The prevalence of edge server brings a new risk to video traffic identification due to the customization of the edge devices. Conventionally, the CDN server usually undertakes several tasks including video delivery and static resource delivery using the same domain name, which will make it difficult to identify the video traffic flow encrypted by TLS. However, the multimedia edge server hardly delivers the irrelevant traffic due to the customization of the edge device, which leads to the possibility of identifying the bitrate-based traffic flows from it. Therefore, the video traffic from the edge server is easier to identify and the traffic features are more stable. In this paper, we will present a noise-resistant video traffic identification method for VBR traffic flow. We will show that the traffic fingerprint from the real-world trace data captured from multimedia edge server can also match the bitrate fingerprint after appropriate preprocess. Initially, a simple traffic filter which only uses three labels from the unencrypted traffic is used to filter out the traffic that is from the multimedia edge server. After that, an LCS-based fingerprint-matching method is proposed to eliminate the interference of the remaining two types of noise and match the traffic fingerprint and bitrate fingerprint.

The rest of this paper is organized as follows: The literature is explored in Section 2. The data analysis is presented in Section 3. The system design is presented in Section 4. The traffic filter and LCS-based matching method are illustrated in Section 5 and Section 6. The system performance is evaluated in Section 7. Finally, Section 8 concludes this paper.

2.1. Privacy Leakage and Protection

With the growth of Internet applications, new security issues arise with the development of Internet infrastructures. On the one hand, the new paradigms could bring facilities to our daily life such as recommendation system [9, 10], computation offloading [2, 11, 12], and route planning [13, 14]. On the other hand, the privacy defense strategy also needs to consider more aspects with the upgrading of infrastructure: mobile devices [15], Internet of things (IoT) device [1618], and cloud server [14, 19]. Specifically, machine learning [20] and edge computing are developed rapidly, which brings more complex privacy leakage problems [21]. With the improvement of bandwidth and device performance, more video streaming service providers use edge servers to cache and distribute video content in order to reduce the pressure of data center, which leads to the popularity of research of multimedia privacy protection on edge server [22, 23]. In this paper, we will discuss the privacy leakage caused by encrypted video under noise interference.

------------------------------------------------

* WHAT TO WORK ON
- A) Retype the passage on video traffic identification, starting with "The rest of" and going on through "concludes this paper.".
- B) Continue the passage on video traffic identification from where it stops.
The listing comes from a separate source.

* INFORMATION SUPPLIED
------------------------------------------------

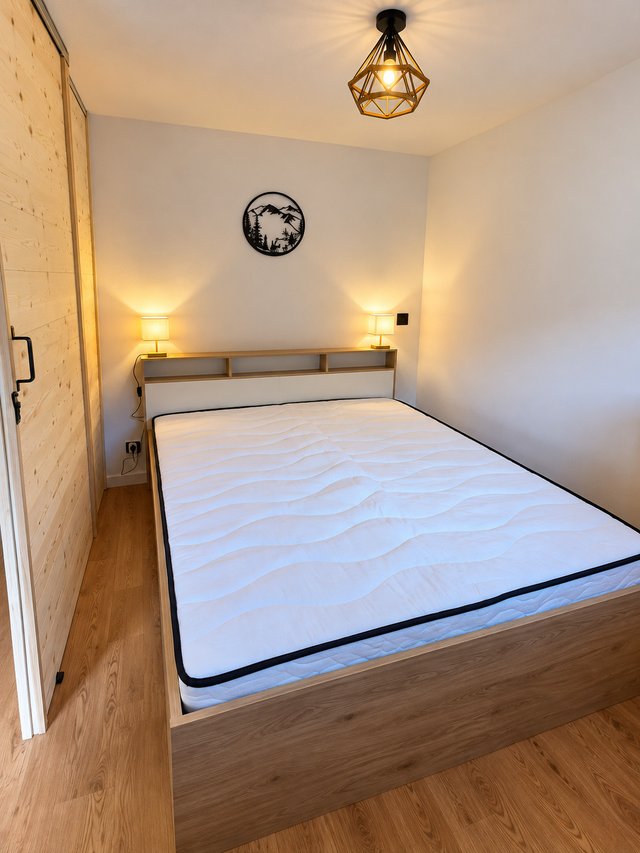 Appartement C. du Verdon N°3407 - 2P6C - La Foux d'Allos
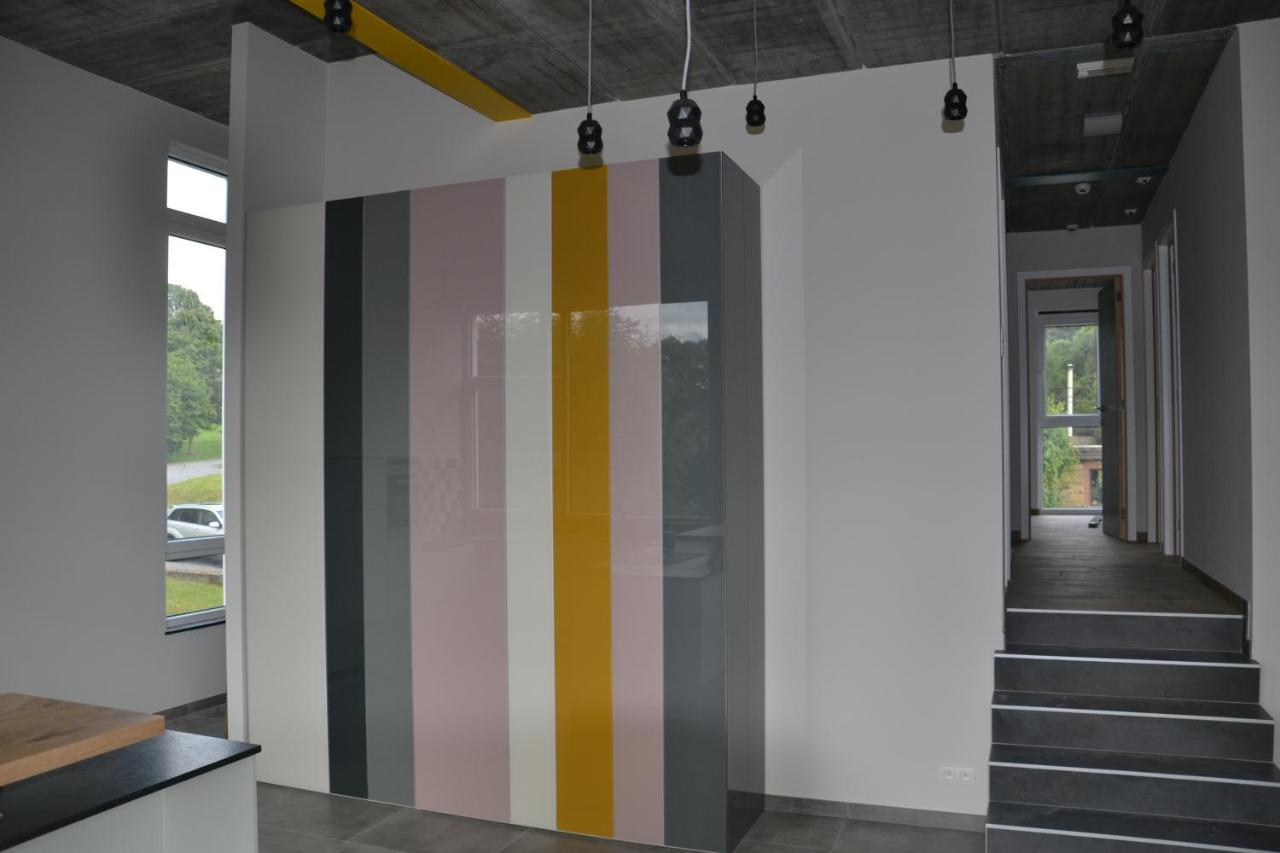 Chez Pilar Apartment Modave Ngoại thất bức ảnh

------------------------------------------------

* REPLIES
- A)
The rest of this paper is organized as follows: The literature is explored in Section 2. The data analysis is presented in Section 3. The system design is presented in Section 4. The traffic filter and LCS-based matching method are illustrated in Section 5 and Section 6. The system performance is evaluated in Section 7. Finally, Section 8 concludes this paper.

- B)
2.2. Privacy Leakage from Video Stream

The side channel attack caused by privacy leakage of encrypted video has attracted extensive attention in recent years. Saponas et al. [4] makes fingerprints by using multiple sliding windows to divide the video into segments of several milliseconds based on VBR encoded video, but they only achieve 62% accuracy with 10 minutes eavesdropping without noise interference. Gu et al. [24] improved the DTW algorithm to make it suitable for DASH protocol and made a classifier that can identify videos from both Netflix and YouTube, but they claim that the low bandwidth and high packet loss rate are not in their consideration since users will normally leave video streaming immediately because of the bad experience. As the prevalence of machine learning, neural network has an advantage of feature extraction in a sophisticated environment. Schuster et al. [5] modeled the fingerprints and proposed a CNN-based model to identify the fingerprints for VBR-based videos from YouTube and Netflix. Nevertheless, all the bitrate-based video identification strategies need the assumption of stable network. Otherwise, both weak network condition and burst traffic will have a serious interference on traffic fingerprint, which will inevitably lead to wrong identification results because the points in bitrate fingerprint will be matched incorrectly. In the following part, we will analyze the noise interference and then propose a noise-resistant video traffic identification method.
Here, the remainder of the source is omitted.